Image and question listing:
☆ ☆ ☆ ☆

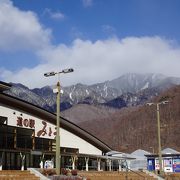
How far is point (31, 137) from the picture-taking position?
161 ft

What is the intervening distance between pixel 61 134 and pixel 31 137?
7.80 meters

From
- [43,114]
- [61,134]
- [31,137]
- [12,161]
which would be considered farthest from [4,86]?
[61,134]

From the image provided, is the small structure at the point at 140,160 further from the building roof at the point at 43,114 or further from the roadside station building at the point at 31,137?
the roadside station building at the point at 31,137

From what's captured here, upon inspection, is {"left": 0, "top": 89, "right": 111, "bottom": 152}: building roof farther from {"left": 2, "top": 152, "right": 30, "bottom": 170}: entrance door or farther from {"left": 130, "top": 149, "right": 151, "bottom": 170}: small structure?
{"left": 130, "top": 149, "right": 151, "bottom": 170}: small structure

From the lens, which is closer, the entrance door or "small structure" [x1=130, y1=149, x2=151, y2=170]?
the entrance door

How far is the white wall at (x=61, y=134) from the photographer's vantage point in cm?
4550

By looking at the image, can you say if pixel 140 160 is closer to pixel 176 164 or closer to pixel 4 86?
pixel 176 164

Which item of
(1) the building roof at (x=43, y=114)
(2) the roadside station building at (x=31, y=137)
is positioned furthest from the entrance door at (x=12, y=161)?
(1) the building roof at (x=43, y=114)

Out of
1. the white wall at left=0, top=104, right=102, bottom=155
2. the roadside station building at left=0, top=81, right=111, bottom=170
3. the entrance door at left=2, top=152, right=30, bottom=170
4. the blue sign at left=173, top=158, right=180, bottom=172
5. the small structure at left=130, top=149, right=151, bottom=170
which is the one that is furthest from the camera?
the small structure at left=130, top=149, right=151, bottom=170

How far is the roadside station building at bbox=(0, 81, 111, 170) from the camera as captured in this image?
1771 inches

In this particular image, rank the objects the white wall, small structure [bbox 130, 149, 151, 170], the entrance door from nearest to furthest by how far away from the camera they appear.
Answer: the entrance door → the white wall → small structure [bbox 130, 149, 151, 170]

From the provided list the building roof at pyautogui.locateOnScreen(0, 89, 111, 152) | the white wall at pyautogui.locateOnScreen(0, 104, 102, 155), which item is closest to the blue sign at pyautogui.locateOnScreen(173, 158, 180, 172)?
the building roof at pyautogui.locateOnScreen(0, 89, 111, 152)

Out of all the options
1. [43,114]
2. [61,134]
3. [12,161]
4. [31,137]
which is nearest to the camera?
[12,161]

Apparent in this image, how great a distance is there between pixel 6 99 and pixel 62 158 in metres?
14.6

☆ ☆ ☆ ☆

Could you duplicate the stretch of the listing from the line containing "From the provided" through the end of the listing, keeping every line exactly as it appears?

From the provided list the building roof at pyautogui.locateOnScreen(0, 89, 111, 152) | the white wall at pyautogui.locateOnScreen(0, 104, 102, 155), which item is closest to the blue sign at pyautogui.locateOnScreen(173, 158, 180, 172)?
the building roof at pyautogui.locateOnScreen(0, 89, 111, 152)

Out of all the options
1. [43,114]
2. [61,134]
3. [12,161]
4. [31,137]
which is nearest to the camera?
[12,161]

Apparent in this image, how great a distance is there between pixel 6 99 and pixel 62 158 in metres?
14.6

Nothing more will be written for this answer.